With household spending on services like travel limited by the coronavirus pandemic, many consumers redirected spending on retail goods. According to statistics from the Australian Bureau of Statistics, 2020 was the best year for retail sales on record.
Authored by Gareth Jude - PhD candidate from the University’s Institute of Transport & Logistics Studies – a new book called Retail Innovation Reframed offers the retail industry the key to thriving post-COVID.
“A downturn in retailers’ turnover after the record-highs of last year is inevitable. But if the sector wants to survive and thrive it needs to ensure it is equipped to adapt to post COVID-19 trading conditions,” Mr Jude said.
“The retail industry has shown it can innovate; the quick transition to contactless delivery is proof of that. And there was a real sense of pride, particularly from those working in the food retailing sector, that they were keeping Australians fed and the economy going during the COVID crisis.”
Co-authored by Andrew Smith, the book will be launched at the Australian Retailers Association Leaders Forum today.
CEO of Australian Retailers Association, Paul Zahra, said: “If your business needs to change or if you serve a retail business that is having difficulty with the process of innovation, I commend this book to you.”
The biggest challenge facing the retail industry isn’t the economy, the so-called new consumer, technology or COVID-19 but rather how equipped they are to tackle innovation.

**Information:**
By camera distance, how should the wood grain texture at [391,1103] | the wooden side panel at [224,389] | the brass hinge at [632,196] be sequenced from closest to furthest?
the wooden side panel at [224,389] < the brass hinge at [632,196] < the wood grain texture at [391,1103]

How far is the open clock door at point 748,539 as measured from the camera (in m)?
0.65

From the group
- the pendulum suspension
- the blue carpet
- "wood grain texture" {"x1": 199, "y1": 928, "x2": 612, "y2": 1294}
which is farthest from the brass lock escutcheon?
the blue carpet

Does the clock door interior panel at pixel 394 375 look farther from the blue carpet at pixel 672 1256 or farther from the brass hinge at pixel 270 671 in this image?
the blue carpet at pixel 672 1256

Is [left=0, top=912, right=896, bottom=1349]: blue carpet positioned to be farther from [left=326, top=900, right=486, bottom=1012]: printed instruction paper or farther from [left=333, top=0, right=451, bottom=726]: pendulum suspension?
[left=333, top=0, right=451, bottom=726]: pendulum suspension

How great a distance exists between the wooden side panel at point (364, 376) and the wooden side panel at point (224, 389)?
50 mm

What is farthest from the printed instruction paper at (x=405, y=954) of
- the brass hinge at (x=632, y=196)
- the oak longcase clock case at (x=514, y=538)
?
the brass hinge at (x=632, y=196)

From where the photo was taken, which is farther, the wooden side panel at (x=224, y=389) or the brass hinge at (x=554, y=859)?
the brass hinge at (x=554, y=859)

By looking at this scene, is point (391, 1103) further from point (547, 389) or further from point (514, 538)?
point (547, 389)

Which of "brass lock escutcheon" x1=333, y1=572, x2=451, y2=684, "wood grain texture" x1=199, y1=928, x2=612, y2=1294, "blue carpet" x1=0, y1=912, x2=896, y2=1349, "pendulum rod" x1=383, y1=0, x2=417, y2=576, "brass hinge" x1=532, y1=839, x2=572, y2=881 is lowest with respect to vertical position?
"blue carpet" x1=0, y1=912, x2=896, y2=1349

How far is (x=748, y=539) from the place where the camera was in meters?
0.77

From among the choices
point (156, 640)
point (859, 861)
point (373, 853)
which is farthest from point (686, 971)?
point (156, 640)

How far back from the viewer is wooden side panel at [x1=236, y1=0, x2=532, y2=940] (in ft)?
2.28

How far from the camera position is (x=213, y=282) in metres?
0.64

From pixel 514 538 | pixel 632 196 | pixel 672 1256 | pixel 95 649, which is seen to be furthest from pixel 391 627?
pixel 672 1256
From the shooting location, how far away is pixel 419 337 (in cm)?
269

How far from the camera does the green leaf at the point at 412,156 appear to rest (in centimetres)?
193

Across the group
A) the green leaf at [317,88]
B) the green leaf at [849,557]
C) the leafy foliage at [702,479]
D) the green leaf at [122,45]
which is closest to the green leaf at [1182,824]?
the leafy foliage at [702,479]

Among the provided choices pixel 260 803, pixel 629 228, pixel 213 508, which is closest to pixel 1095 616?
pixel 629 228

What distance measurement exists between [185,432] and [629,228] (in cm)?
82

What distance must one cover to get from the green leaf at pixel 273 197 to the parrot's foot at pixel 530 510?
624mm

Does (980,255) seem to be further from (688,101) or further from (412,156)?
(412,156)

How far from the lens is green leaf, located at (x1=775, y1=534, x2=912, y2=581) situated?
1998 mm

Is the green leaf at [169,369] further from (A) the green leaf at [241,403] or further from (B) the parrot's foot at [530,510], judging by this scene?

**List of tasks:**
**1.** According to the article on retail innovation, at what event will the book be launched?
**2.** For each statement below, say whether it agrees with the article on retail innovation, and quote the words from the article that decide it. (a) Andrew Smith co-authored the book. (b) The article names COVID-19 as the biggest challenge facing the retail industry. (c) Gareth Jude is a PhD candidate at the Institute of Transport & Logistics Studies.
**3.** Write a continuation of the article on retail innovation, starting after its final sentence.

**Responses:**
**1.** The Australian Retailers Association Leaders Forum.

**2.**
(a) Yes: "Co-authored by Andrew Smith"
(b) No: "The biggest challenge facing the retail industry isn’t the economy, the so-called new consumer, technology or COVID-19 but rather how equipped they are to tackle innovation."
(c) Yes: "PhD candidate from the University’s Institute of Transport & Logistics Studies"

**3.**
The book draws on case studies from business large and small, from Walmart and Target in the U.S. to a Sydney-based retailer of vegan and gluten-free donuts, cakes and treats called Nutie. Founded by Sina Klug and Jacques Dumont in 2016, Nutie had two retail outlets and an events business pre-COVID restriction.
Day one of lockdown was bitter-sweet for the owners, who had to shut the events arm of the business and also organise home deliveries for the first time. After receiving orders from customers all over NSW and even 300km away in Canberra, Sina and Jacques set up delivery routing.
As ordering patterns developed, they created a schedule to deliver products regularly to pick up points throughout inner Sydney as well as Penrith, Newcastle, Gosford, Campbelltown and the Hills, posting the time and location on their social media channels. By getting customers to pick up from their van they avoided the high cost and complexity of direct to home food delivery.
Mr Jude added, “By some estimates the coronavirus pandemic drove ten years of digital innovation in 10 months, and many retailers are asking can the pace of change continue?
“The biggest challenge facing the retail industry isn’t the economy, the so-called new consumer, technology or COVID-19 but rather how equipped they are to tackle innovation. There’s a real danger that retailers will revert back to ‘business as usual’ as restrictions ease. But this would almost guarantee negative business consequences.”